Instructions:
1. From the CMAX text, print the passage that begins at the words "Bus rapid transit line in" and stops after "time of day.", with no changes.
2. Answer these about the CMAX text:
(a) In what year did CMAX begin operation?
(b) How long is the CMAX route?
(c) How many buses numbered 1714-1726 were issued in 2017?

Bus rapid transit line in Columbus, Ohio

CMAX is a bus rapid transit (BRT) service in Central Ohio, operated by the Central Ohio Transit Authority (COTA). The line begins in Downtown Columbus, traveling northeast to Westerville. CMAX is Central Ohio's first bus rapid transit line; it began operation in 2018.

==Route and fleet==

CMAX runs from Downtown Columbus to Westerville, primarily along Cleveland Avenue and High Street. The route is 15.6 mi long, with 0.7 mi of dedicated lanes on High Street, between Spring Street and Main Street. The trip is estimated to take about 56 minutes, depending on the time of day.

Landmarks and parks along the line include Franklin University, the Franklin County Government Center, the South High Commercial Historic District, Columbus Commons, the Ohio Statehouse on Capitol Square, the High and Gay Streets Historic District, Sensenbrenner Park, Battelle Hall and the Greater Columbus Convention Center, the Central Ohio Fire Museum, Columbus State Community College, Fort Hayes, Mount Carmel St Ann's Hospital, Sharon Woods Metro Park, Otterbein University, and the OhioHealth Westerville Medical Campus.

Buses operating the CMAX route have unique livery, and were among the first in the system to include USB charging ports and onboard Wi-Fi. The fleet includes buses 1619-20 (two 40-ft. 2016 Gillig BRT Plus CNG-fueled buses) and 1714-1726 (13 of the same type, issued in 2017).

[Stored data entries]
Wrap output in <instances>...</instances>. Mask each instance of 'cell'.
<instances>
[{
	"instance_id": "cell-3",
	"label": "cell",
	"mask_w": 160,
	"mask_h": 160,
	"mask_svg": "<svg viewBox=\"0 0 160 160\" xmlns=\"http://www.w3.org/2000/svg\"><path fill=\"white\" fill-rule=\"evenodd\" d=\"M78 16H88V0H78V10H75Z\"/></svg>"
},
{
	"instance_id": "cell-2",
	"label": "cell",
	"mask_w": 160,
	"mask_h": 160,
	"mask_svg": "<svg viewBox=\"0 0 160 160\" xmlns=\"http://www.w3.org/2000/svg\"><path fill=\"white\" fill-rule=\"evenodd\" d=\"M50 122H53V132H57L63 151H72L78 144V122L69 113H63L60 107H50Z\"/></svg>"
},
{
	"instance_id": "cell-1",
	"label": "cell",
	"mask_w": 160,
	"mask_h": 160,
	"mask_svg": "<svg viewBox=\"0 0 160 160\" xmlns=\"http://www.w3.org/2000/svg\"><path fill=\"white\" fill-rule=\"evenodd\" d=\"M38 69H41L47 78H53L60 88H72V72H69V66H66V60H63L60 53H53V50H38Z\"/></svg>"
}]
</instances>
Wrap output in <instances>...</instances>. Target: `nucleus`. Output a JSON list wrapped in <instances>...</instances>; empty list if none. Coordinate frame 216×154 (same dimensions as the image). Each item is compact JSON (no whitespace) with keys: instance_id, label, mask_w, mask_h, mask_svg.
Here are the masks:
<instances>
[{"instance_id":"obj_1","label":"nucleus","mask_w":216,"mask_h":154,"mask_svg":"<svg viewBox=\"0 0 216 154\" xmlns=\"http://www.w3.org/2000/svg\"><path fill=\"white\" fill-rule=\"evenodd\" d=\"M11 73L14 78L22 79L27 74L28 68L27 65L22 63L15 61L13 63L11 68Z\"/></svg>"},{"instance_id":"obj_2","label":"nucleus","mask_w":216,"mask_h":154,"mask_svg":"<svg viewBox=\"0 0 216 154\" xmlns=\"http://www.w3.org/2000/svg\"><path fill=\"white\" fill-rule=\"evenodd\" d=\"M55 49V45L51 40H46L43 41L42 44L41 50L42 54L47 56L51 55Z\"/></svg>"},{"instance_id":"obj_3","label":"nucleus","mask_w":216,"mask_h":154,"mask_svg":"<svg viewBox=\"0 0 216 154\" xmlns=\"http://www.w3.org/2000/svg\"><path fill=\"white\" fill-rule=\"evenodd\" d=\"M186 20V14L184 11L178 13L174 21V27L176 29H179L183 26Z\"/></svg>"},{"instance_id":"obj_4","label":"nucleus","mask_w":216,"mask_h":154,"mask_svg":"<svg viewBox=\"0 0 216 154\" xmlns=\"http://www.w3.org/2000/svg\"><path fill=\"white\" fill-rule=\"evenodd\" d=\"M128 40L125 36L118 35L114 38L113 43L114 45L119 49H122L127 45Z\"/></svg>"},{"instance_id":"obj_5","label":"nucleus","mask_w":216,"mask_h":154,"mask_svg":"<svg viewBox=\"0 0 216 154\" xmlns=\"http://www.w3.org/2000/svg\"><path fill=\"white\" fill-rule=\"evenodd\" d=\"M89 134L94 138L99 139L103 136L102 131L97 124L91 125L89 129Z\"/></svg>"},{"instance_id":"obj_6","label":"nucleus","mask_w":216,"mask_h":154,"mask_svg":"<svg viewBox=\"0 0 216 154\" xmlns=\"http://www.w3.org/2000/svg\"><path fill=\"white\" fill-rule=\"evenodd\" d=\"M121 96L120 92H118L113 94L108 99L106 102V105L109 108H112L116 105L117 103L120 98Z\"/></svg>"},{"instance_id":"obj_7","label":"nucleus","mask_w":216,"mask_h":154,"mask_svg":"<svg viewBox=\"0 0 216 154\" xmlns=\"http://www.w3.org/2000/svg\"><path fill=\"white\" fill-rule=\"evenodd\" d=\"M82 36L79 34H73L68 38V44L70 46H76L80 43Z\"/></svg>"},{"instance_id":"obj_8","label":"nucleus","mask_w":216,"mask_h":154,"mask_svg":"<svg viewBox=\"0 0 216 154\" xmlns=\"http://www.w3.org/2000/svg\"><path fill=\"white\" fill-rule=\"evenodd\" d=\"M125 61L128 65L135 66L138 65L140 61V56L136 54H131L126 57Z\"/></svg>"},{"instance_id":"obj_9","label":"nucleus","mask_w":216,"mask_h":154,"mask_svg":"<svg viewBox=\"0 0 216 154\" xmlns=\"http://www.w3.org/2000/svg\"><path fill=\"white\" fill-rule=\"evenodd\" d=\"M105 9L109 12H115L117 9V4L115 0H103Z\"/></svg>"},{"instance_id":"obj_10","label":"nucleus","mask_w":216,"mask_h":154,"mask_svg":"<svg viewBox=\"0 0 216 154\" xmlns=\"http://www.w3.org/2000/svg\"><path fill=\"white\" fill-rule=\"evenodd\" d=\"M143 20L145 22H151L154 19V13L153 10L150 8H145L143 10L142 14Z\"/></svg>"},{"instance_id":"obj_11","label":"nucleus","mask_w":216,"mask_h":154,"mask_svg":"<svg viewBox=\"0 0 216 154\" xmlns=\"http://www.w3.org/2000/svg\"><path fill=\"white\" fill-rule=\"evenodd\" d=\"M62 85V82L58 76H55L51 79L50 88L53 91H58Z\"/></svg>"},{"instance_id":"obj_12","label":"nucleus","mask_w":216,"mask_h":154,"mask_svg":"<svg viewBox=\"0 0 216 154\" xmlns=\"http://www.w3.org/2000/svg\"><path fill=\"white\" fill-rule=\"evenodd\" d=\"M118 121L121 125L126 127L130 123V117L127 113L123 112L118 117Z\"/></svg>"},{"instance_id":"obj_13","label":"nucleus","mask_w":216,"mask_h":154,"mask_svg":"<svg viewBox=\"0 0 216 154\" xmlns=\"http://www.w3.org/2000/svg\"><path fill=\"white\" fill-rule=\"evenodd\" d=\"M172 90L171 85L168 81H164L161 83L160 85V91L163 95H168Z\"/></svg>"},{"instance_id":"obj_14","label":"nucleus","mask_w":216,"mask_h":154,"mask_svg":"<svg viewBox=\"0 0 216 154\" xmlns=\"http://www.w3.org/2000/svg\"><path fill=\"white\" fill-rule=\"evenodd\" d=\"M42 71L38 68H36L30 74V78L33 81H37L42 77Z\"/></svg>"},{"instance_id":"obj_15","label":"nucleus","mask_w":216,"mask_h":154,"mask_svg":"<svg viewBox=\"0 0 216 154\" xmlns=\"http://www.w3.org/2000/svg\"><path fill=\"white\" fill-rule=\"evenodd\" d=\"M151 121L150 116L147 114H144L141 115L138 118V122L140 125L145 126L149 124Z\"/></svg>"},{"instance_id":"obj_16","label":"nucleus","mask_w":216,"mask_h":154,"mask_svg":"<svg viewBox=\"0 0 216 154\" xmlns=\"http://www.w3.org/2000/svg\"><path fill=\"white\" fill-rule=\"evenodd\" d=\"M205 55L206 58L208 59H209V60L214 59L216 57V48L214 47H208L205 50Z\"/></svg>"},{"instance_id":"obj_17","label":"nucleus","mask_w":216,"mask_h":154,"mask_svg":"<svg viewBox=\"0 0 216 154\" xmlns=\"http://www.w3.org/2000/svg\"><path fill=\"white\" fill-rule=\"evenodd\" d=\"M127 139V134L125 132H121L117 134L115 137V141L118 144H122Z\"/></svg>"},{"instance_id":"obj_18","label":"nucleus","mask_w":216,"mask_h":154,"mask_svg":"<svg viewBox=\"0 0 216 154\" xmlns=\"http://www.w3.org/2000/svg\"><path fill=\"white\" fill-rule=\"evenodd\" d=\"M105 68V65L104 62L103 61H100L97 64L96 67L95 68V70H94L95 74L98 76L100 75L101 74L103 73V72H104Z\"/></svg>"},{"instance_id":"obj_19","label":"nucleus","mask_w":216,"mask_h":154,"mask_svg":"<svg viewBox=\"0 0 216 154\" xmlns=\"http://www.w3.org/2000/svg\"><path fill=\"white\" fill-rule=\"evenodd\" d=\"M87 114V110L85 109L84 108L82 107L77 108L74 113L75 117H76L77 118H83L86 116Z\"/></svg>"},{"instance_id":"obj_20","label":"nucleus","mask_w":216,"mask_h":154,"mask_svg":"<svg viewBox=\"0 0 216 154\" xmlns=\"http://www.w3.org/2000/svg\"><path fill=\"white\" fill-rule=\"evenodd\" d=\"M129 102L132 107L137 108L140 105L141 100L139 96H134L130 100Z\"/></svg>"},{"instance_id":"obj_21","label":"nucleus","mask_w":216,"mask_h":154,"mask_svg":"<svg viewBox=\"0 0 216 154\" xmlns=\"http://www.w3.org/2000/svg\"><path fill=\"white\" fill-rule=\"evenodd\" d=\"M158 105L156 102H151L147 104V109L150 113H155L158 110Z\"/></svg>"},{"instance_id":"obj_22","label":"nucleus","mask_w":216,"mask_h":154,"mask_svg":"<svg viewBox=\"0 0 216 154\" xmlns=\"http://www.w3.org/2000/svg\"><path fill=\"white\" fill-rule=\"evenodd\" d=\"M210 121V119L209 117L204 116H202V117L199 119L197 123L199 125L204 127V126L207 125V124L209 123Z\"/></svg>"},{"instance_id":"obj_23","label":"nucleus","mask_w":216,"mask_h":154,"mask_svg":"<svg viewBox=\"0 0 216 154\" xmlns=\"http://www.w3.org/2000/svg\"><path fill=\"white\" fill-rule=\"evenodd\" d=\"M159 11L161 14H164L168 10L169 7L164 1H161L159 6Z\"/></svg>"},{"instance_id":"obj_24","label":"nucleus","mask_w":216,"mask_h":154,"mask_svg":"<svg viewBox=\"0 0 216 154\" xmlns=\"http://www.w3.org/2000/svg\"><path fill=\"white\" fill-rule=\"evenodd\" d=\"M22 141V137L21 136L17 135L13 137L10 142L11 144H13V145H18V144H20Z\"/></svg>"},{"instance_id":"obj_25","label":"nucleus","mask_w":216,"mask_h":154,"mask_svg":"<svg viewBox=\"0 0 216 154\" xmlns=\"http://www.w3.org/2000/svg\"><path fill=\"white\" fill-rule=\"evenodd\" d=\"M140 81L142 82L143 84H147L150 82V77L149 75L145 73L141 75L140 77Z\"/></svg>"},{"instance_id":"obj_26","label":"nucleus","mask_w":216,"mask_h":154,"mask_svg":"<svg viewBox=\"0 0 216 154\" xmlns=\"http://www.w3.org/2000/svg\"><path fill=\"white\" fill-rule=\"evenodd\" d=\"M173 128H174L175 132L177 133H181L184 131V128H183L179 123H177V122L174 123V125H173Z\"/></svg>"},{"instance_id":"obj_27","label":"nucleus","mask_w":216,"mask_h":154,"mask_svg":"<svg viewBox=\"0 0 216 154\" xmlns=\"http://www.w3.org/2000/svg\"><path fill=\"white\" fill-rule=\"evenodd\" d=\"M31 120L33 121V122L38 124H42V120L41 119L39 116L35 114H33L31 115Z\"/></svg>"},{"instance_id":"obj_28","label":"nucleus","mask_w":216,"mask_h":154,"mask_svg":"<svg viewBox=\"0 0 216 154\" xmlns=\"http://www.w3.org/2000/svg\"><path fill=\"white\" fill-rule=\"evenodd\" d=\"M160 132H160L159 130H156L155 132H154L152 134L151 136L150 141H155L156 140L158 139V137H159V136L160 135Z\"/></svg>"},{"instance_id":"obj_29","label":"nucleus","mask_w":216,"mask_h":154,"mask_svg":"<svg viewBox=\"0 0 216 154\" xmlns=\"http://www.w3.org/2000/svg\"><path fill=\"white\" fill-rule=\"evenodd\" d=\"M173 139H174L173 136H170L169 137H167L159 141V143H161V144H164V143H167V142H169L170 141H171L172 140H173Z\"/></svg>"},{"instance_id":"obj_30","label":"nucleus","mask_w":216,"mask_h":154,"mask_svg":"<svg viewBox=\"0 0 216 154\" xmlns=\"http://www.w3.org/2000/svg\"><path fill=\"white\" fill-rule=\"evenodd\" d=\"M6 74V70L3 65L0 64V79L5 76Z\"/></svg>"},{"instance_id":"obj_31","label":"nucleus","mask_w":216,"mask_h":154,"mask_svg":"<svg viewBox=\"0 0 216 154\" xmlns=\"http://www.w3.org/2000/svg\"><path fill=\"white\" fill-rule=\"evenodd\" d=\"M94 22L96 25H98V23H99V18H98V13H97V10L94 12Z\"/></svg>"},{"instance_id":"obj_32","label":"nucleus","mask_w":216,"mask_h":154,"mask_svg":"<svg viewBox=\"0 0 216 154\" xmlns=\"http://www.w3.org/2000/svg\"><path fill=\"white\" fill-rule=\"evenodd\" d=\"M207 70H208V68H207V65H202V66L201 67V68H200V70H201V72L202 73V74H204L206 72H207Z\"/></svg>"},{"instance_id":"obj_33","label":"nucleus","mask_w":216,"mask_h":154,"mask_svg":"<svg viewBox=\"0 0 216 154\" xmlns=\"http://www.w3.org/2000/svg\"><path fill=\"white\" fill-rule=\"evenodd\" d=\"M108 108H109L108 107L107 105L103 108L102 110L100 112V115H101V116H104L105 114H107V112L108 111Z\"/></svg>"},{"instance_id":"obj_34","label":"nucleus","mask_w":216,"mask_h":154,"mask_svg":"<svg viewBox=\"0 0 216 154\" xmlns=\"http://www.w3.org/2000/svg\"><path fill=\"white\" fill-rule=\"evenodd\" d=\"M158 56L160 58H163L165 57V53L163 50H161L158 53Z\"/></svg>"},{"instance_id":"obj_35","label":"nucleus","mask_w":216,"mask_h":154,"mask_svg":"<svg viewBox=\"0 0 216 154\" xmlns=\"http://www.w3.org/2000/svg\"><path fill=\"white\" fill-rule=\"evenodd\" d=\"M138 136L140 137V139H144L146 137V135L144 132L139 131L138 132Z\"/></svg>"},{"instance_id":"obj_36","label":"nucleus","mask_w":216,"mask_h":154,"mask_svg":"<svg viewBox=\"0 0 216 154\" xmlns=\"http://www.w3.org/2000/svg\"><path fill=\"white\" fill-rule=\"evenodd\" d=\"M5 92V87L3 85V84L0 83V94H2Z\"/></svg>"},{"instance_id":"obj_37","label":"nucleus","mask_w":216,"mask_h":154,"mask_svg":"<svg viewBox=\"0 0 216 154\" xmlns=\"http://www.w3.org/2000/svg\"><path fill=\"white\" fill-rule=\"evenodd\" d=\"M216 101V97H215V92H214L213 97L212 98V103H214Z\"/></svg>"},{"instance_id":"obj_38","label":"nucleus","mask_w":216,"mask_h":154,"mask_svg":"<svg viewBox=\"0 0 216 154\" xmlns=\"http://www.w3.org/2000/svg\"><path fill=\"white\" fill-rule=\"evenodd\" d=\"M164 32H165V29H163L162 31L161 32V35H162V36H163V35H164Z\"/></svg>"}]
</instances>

Outputs by task:
1.
Bus rapid transit line in Columbus, Ohio

CMAX is a bus rapid transit (BRT) service in Central Ohio, operated by the Central Ohio Transit Authority (COTA). The line begins in Downtown Columbus, traveling northeast to Westerville. CMAX is Central Ohio's first bus rapid transit line; it began operation in 2018.

==Route and fleet==

CMAX runs from Downtown Columbus to Westerville, primarily along Cleveland Avenue and High Street. The route is 15.6 mi long, with 0.7 mi of dedicated lanes on High Street, between Spring Street and Main Street. The trip is estimated to take about 56 minutes, depending on the time of day.

2.
(a) 2018
(b) 15.6 mi
(c) 13